Top certifications for fitness jobs
What are the best certifications? According to both Miriani and Finn, those offered by the American College of Sports Medicine and the National Strength and Conditioning Association represent the industry’s gold standard.
“Personal training is a little interesting because there is no governing board,” said Finn.
The result is a number of organizations offering certifications with little industry legitimacy backing their credentials. While some of these organizations will certify individuals with only short-term vocational training or an associate degree, Finn says both the ACSM and NSCA require a bachelor’s degree for their certification programs.
While the ACSM and NSCA are industry certifications, other fitness-related careers require government licensure. Athletic trainers need to have a bachelor’s degree, and virtually every state requires that they be licensed before beginning work. Meanwhile, physical therapists are required to have a master’s degree as well as a government license to start practicing.
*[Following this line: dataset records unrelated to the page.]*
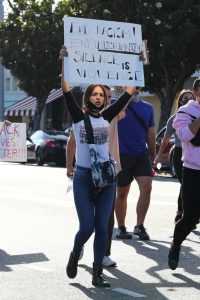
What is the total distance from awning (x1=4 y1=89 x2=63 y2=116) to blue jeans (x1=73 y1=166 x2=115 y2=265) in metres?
36.7

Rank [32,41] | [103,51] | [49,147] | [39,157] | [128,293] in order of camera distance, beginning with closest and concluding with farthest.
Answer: [128,293], [103,51], [49,147], [39,157], [32,41]

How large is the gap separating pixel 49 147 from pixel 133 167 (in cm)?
1739

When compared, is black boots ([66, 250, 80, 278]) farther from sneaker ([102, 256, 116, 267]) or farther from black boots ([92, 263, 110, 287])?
sneaker ([102, 256, 116, 267])

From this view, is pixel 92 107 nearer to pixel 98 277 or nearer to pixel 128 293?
pixel 98 277

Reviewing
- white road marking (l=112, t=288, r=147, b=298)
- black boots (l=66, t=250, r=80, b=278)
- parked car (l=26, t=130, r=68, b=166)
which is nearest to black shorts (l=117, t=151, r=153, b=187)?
black boots (l=66, t=250, r=80, b=278)

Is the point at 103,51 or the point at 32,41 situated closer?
the point at 103,51

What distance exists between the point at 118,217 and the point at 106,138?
275cm

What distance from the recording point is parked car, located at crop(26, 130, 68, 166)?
2606cm

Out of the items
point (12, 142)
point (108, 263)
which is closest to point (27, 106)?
point (12, 142)

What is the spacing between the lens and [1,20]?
36156mm

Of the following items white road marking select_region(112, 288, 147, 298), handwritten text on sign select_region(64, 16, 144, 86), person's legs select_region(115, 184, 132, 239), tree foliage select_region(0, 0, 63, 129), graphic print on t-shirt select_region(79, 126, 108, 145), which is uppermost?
tree foliage select_region(0, 0, 63, 129)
Advice for potential students
Regardless of whether you want to work as a personal trainer, physical therapist or athletic trainer, fitness professionals say nothing is more important than the right education background.
“Anyone interested in a career in fitness must have a solid understanding of human anatomy,” said Krahe. “In both athletic training and personal training, fads and trends come and go. However, if you have a good understanding of anatomy that allows you to always make the best decisions possible for your athletes or clients.”
Finn also suggests students shadow a fitness professional before enrolling in a degree program. Job duties can vary significantly among fitness occupations, and students should be sure they will enjoy their selected type of work before entering school.
“To put that much time and money into a degree before knowing what to expect is a common mistake,” said Finn.
Once you are in school, Miriani suggests getting an internship in a clinical or research setting. She cautions students to avoid “big box” fitness clubs where the emphasis can sometimes be more on sales than fitness.
As a final word of advice, fitness professionals say students should be prepared to practice what they preach.
“How do you think you will inspire people to lose weight and be healthy if you are obese and unable to do the things you are telling your clients to do?” said Krahe.
And that is the beauty of fitness careers — no more excuses about why you can’t get into shape. With the right education, 2012 can be a fabulous and fit year!